La critica specializzata, tuttavia, si divise in modo più costruttivo. I detrattori fecero notare come la necessità di condensare la ricca cosmologia letteraria avesse reso la narrazione a tratti troppo affrettata, lamentando una certa superficialità nello sviluppo dei personaggi secondari, ridotti a mere funzioni narrative per far brillare il protagonista. Inoltre, chi conosceva l’opera originale sentì la mancanza di quel senso di isolamento totale e dilatato nel tempo vissuto dal giovane Ender sulla carta stampata. D’altro canto, molti critici elogiarono apertamente il coraggio di Gavin Hood nel non annacquare i temi pesanti della storia. Vennero unanimemente applaudite le interpretazioni, in particolare l’intensità raggelante di Asa Butterfield e il carisma burbero di Harrison Ford, così come l’assoluta maestria degli effetti visivi, mai soverchianti ma sempre funzionali al racconto della solitudine del protagonista. Nel corso degli anni, il film si è guadagnato la sua fetta di estimatori, venendo rivalutato come uno dei pochi tentativi moderni di produrre una fantascienza speculativa ad alto budget che provi davvero a far riflettere lo spettatore sulle conseguenze morali della guerra.

Curiosità sul film

  • Acrobati per caso: Per rendere credibili i movimenti nella Sala di Battaglia, il cast non si è limitato a farsi appendere a dei cavi.

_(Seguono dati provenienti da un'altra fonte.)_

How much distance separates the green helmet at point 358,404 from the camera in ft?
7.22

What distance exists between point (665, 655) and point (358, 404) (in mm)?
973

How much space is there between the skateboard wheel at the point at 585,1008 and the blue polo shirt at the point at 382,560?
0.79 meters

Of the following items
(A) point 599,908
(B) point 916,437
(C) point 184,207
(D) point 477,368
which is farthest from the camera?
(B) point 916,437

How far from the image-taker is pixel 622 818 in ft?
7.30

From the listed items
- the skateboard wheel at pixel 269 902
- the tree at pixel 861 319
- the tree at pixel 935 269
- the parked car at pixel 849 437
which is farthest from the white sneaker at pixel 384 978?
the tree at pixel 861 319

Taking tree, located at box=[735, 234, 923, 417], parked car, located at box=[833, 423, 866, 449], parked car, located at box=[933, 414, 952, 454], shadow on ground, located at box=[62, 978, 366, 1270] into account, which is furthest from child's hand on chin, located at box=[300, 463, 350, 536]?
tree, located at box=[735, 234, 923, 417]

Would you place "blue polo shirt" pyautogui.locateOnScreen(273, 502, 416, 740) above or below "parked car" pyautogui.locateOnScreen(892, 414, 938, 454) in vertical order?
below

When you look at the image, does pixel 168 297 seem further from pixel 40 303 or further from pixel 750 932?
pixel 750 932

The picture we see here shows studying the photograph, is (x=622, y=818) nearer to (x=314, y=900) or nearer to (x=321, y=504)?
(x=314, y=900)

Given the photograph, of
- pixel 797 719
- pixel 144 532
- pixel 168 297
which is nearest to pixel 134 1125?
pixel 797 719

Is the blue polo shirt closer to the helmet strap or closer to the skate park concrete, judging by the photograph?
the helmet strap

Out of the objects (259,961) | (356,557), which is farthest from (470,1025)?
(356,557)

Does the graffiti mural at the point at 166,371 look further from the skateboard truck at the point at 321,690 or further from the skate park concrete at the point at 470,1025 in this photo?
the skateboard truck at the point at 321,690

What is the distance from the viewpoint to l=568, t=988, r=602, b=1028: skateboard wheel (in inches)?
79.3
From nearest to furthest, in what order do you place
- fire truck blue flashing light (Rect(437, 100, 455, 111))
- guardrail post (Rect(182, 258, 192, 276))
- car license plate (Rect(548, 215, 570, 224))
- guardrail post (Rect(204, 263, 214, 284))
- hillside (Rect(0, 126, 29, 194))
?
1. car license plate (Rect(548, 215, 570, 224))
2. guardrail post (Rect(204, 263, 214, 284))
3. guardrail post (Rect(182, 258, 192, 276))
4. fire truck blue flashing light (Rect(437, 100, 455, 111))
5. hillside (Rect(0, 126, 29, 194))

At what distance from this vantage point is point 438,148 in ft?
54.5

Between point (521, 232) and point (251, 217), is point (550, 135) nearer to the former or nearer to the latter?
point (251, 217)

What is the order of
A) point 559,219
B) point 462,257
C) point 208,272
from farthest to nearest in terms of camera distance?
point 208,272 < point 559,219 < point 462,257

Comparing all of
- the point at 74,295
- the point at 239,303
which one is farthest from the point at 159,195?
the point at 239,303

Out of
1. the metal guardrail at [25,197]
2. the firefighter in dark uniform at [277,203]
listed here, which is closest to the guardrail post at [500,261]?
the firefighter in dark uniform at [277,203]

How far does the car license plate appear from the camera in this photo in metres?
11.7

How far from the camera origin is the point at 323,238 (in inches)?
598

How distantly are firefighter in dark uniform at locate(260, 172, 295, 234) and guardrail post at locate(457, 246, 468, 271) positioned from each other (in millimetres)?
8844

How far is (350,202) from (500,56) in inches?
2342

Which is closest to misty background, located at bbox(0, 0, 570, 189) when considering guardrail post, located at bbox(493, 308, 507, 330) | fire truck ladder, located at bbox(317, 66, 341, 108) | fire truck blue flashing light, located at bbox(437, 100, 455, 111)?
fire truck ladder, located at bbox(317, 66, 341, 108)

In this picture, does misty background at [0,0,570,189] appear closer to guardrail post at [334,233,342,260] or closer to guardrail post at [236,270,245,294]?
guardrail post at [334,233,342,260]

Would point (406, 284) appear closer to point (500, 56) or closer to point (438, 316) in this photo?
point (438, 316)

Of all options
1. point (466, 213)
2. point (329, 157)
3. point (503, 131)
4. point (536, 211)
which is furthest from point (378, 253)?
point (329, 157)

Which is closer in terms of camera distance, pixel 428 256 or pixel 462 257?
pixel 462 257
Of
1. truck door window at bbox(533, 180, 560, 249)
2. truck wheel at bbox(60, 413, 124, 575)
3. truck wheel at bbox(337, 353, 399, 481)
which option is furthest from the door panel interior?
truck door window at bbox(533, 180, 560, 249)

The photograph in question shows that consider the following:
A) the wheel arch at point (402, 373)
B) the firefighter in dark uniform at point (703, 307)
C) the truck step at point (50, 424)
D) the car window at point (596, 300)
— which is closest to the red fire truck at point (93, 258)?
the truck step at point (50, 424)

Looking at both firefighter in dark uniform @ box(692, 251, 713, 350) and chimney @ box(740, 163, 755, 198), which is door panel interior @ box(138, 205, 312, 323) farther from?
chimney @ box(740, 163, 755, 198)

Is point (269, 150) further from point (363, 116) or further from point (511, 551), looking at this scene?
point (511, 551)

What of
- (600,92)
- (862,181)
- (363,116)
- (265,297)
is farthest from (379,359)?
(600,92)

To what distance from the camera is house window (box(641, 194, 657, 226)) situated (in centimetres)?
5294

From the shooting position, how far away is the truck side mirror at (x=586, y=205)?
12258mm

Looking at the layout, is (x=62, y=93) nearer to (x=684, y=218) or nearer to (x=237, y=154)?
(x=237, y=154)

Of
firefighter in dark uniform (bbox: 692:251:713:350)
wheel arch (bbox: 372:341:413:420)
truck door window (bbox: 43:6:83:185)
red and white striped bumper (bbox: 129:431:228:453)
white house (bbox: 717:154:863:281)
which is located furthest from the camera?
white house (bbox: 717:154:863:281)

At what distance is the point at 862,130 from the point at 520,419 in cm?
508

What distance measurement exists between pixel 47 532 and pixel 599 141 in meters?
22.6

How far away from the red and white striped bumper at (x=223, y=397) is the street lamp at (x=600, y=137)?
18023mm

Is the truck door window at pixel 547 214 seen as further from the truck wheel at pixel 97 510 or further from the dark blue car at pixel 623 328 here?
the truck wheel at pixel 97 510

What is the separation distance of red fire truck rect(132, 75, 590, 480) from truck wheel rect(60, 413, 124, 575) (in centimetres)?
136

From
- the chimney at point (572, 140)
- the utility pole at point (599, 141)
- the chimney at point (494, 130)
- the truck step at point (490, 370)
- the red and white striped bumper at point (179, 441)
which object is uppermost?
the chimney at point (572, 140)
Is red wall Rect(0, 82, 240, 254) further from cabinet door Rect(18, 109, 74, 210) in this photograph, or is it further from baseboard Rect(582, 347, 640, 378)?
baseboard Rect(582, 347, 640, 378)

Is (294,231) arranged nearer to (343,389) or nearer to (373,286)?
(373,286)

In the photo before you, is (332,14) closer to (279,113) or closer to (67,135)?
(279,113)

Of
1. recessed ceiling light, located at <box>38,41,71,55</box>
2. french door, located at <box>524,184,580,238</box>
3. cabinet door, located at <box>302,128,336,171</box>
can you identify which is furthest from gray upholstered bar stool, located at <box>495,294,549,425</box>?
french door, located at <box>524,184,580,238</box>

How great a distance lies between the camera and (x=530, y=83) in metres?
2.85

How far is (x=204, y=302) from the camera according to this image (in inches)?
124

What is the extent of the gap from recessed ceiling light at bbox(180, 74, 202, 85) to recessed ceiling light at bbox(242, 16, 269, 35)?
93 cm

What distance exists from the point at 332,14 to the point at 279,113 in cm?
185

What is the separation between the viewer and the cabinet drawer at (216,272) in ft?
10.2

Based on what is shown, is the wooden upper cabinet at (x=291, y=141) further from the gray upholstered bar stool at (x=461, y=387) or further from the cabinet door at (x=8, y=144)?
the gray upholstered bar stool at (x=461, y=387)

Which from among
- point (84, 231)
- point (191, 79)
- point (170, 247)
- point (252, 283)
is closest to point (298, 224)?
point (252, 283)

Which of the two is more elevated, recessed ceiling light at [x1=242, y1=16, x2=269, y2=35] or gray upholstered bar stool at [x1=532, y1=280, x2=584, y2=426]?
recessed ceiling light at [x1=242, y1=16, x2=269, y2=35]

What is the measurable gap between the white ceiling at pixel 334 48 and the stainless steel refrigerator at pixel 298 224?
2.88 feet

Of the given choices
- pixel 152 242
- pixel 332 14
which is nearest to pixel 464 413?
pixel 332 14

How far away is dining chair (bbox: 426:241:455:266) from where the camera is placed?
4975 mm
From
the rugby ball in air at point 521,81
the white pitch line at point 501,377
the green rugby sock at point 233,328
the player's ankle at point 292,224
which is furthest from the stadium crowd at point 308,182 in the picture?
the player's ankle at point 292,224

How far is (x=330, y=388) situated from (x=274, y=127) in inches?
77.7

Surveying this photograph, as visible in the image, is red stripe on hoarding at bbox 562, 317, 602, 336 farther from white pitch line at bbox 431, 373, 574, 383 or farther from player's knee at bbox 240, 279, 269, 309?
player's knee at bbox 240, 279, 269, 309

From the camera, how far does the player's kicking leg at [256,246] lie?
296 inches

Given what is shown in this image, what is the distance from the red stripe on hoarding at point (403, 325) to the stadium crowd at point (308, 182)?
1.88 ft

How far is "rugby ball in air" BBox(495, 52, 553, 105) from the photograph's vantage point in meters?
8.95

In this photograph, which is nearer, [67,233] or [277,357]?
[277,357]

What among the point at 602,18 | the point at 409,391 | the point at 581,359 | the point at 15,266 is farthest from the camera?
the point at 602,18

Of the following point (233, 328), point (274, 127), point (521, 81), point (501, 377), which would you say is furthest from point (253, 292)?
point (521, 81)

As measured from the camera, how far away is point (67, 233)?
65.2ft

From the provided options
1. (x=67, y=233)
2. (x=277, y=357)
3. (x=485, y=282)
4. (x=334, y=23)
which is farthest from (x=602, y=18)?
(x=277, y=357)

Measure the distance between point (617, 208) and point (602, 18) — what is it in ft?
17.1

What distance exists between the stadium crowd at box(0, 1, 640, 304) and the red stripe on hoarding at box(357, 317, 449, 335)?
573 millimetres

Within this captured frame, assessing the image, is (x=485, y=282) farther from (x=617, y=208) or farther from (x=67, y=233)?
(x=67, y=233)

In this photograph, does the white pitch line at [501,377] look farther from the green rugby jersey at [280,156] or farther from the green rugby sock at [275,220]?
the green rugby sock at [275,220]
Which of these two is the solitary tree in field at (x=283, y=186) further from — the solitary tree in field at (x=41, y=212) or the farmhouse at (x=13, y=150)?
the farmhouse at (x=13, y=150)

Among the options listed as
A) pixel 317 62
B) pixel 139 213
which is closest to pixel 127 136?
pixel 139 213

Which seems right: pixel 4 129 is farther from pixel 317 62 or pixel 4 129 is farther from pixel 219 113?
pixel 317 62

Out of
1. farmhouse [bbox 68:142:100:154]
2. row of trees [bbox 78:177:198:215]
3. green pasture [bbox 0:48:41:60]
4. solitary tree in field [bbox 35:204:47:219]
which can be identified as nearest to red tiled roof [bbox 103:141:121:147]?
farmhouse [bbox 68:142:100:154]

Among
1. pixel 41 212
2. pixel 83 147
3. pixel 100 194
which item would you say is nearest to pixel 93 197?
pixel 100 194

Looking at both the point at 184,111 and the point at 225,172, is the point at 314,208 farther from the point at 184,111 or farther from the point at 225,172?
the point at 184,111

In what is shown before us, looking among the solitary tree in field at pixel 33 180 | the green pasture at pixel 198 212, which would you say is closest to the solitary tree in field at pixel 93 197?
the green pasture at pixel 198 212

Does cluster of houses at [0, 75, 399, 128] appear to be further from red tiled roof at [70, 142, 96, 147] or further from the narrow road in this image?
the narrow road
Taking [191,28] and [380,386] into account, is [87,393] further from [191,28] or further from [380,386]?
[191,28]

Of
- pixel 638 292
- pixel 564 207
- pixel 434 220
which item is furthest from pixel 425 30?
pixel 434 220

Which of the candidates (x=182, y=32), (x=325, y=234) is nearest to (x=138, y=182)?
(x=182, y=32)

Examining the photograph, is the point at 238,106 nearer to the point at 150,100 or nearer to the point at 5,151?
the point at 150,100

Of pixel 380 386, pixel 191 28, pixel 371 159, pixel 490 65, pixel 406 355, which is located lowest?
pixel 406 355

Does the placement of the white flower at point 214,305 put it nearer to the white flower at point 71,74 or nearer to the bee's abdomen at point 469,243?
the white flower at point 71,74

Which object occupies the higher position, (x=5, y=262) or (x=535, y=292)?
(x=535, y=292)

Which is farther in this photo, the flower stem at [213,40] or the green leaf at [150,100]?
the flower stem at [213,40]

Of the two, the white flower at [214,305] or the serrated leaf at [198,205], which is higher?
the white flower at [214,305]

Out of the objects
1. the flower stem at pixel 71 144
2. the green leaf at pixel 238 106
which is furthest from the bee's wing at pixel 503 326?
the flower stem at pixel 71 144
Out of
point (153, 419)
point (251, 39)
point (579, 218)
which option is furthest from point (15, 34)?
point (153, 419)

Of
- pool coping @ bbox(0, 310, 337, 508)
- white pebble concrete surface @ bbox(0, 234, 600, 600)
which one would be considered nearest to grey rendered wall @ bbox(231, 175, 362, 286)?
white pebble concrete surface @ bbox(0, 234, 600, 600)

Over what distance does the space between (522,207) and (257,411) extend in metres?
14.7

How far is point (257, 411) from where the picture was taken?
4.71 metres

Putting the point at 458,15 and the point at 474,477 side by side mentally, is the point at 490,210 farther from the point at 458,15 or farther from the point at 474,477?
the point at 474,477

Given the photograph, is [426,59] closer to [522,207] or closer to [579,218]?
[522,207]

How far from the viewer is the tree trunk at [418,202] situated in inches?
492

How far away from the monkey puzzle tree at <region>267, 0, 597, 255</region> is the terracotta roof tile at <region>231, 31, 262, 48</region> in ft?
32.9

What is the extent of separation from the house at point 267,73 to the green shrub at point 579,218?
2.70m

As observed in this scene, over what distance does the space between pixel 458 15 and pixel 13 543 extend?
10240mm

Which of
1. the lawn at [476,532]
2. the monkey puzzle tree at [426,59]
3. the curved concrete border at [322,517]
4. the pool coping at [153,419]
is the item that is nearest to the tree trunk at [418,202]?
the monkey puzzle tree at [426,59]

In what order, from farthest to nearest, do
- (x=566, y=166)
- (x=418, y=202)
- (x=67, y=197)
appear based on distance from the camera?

I giovani attori hanno trascorso un mese intero allenandosi con i membri del prestigioso Cirque du Soleil, imparando la consapevolezza spaziale, la fluidità dei movimenti e tecniche di ginnastica avanzata per simulare l’assenza di peso in modo naturale.
  • Crescite improvvise: Un grosso problema logistico durante le riprese, che si protrassero per diverso tempo, fu la biologia. Asa Butterfield, trovandosi in piena pubertà, crebbe di ben cinque centimetri durante la lavorazione del film. La produzione dovette continuamente riadattare i costumi di scena e usare trucchi di prospettiva per nascondere il fatto che il protagonista stesse diventando visibilmente più alto dei suoi superiori diretti.
  • Design d’autore: I veicoli futuristici terrestri intravisti all’inizio della pellicola non sono frutto dell’immaginazione degli scenografi, ma sono stati progettati in esclusiva dai designer della casa automobilistica Audi, che ha creato appositamente un modello concettuale chiamato “Audi fleet shuttle quattro”, un’auto completamente digitale integrata successivamente in post-produzione.

In definitiva, Ender’s Game è un’anomalia nel panorama dei grandi blockbuster fantascientifici. Rinunciando alla catarsi facile dell’esplosione liberatoria, ci lascia con l’amaro in bocca e con interrogativi inquietanti sul costo umano dei conflitti armati. La regia di Gavin Hood, pur zoppicando a tratti nel ritmo a causa della mole di materiale da adattare, ci consegna un’avventura psicologica gelida e affascinante, dove l’arma di distruzione di massa più potente dell’universo si rivela essere la mente di un bambino costretto a smettere di giocare troppo presto.